Read the entries that follow and give each one again precisely.

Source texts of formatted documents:
==========

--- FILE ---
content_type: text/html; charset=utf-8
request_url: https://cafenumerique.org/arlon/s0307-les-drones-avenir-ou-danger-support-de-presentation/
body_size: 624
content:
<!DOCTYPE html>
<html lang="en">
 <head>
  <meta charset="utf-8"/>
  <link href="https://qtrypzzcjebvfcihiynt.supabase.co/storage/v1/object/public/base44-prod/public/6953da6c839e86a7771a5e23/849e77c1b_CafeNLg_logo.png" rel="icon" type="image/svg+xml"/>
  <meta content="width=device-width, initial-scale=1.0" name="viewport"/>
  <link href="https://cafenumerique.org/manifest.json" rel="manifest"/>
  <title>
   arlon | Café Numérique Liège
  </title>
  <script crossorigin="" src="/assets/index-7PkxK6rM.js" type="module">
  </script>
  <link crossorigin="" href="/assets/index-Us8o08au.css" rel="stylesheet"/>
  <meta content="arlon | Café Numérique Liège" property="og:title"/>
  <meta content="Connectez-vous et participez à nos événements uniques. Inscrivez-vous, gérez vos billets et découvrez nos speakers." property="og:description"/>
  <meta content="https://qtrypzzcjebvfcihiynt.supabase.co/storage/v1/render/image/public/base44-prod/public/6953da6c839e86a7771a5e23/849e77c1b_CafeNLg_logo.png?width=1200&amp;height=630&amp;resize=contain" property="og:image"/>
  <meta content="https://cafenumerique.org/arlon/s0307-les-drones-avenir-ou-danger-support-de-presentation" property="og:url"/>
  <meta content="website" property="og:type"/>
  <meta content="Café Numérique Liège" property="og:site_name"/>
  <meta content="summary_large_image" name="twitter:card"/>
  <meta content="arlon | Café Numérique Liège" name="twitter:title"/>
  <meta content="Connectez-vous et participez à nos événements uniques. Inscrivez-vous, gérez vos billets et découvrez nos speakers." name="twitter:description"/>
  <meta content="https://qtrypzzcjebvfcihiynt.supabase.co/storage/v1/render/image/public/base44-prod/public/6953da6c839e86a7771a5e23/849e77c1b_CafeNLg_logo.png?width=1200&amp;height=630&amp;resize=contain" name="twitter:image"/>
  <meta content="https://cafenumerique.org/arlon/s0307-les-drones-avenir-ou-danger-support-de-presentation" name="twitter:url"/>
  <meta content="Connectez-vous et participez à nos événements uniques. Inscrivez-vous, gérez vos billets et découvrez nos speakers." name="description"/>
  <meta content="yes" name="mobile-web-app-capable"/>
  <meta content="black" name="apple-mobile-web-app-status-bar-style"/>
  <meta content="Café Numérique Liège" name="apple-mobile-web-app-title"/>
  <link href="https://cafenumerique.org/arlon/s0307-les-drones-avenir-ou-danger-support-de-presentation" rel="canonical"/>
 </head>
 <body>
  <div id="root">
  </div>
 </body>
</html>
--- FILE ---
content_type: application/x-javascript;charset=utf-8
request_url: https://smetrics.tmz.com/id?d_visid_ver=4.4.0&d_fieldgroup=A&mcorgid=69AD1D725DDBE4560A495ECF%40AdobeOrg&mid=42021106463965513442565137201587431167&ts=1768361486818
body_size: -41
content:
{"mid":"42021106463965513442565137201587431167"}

==========

**RESPONSE AREA**
--- FILE ---
content_type: text/html; charset=utf-8
request_url: https://cafenumerique.org/arlon/s0307-les-drones-avenir-ou-danger-support-de-presentation/
body_size: 624
content:
<!DOCTYPE html>
<html lang="en">
 <head>
  <meta charset="utf-8"/>
  <link href="https://qtrypzzcjebvfcihiynt.supabase.co/storage/v1/object/public/base44-prod/public/6953da6c839e86a7771a5e23/849e77c1b_CafeNLg_logo.png" rel="icon" type="image/svg+xml"/>
  <meta content="width=device-width, initial-scale=1.0" name="viewport"/>
  <link href="https://cafenumerique.org/manifest.json" rel="manifest"/>
  <title>
   arlon | Café Numérique Liège
  </title>
  <script crossorigin="" src="/assets/index-7PkxK6rM.js" type="module">
  </script>
  <link crossorigin="" href="/assets/index-Us8o08au.css" rel="stylesheet"/>
  <meta content="arlon | Café Numérique Liège" property="og:title"/>
  <meta content="Connectez-vous et participez à nos événements uniques. Inscrivez-vous, gérez vos billets et découvrez nos speakers." property="og:description"/>
  <meta content="https://qtrypzzcjebvfcihiynt.supabase.co/storage/v1/render/image/public/base44-prod/public/6953da6c839e86a7771a5e23/849e77c1b_CafeNLg_logo.png?width=1200&amp;height=630&amp;resize=contain" property="og:image"/>
  <meta content="https://cafenumerique.org/arlon/s0307-les-drones-avenir-ou-danger-support-de-presentation" property="og:url"/>
  <meta content="website" property="og:type"/>
  <meta content="Café Numérique Liège" property="og:site_name"/>
  <meta content="summary_large_image" name="twitter:card"/>
  <meta content="arlon | Café Numérique Liège" name="twitter:title"/>
  <meta content="Connectez-vous et participez à nos événements uniques. Inscrivez-vous, gérez vos billets et découvrez nos speakers." name="twitter:description"/>
  <meta content="https://qtrypzzcjebvfcihiynt.supabase.co/storage/v1/render/image/public/base44-prod/public/6953da6c839e86a7771a5e23/849e77c1b_CafeNLg_logo.png?width=1200&amp;height=630&amp;resize=contain" name="twitter:image"/>
  <meta content="https://cafenumerique.org/arlon/s0307-les-drones-avenir-ou-danger-support-de-presentation" name="twitter:url"/>
  <meta content="Connectez-vous et participez à nos événements uniques. Inscrivez-vous, gérez vos billets et découvrez nos speakers." name="description"/>
  <meta content="yes" name="mobile-web-app-capable"/>
  <meta content="black" name="apple-mobile-web-app-status-bar-style"/>
  <meta content="Café Numérique Liège" name="apple-mobile-web-app-title"/>
  <link href="https://cafenumerique.org/arlon/s0307-les-drones-avenir-ou-danger-support-de-presentation" rel="canonical"/>
 </head>
 <body>
  <div id="root">
  </div>
 </body>
</html>
--- FILE ---
content_type: application/x-javascript;charset=utf-8
request_url: https://smetrics.tmz.com/id?d_visid_ver=4.4.0&d_fieldgroup=A&mcorgid=69AD1D725DDBE4560A495ECF%40AdobeOrg&mid=42021106463965513442565137201587431167&ts=1768361486818
body_size: -41
content:
{"mid":"42021106463965513442565137201587431167"}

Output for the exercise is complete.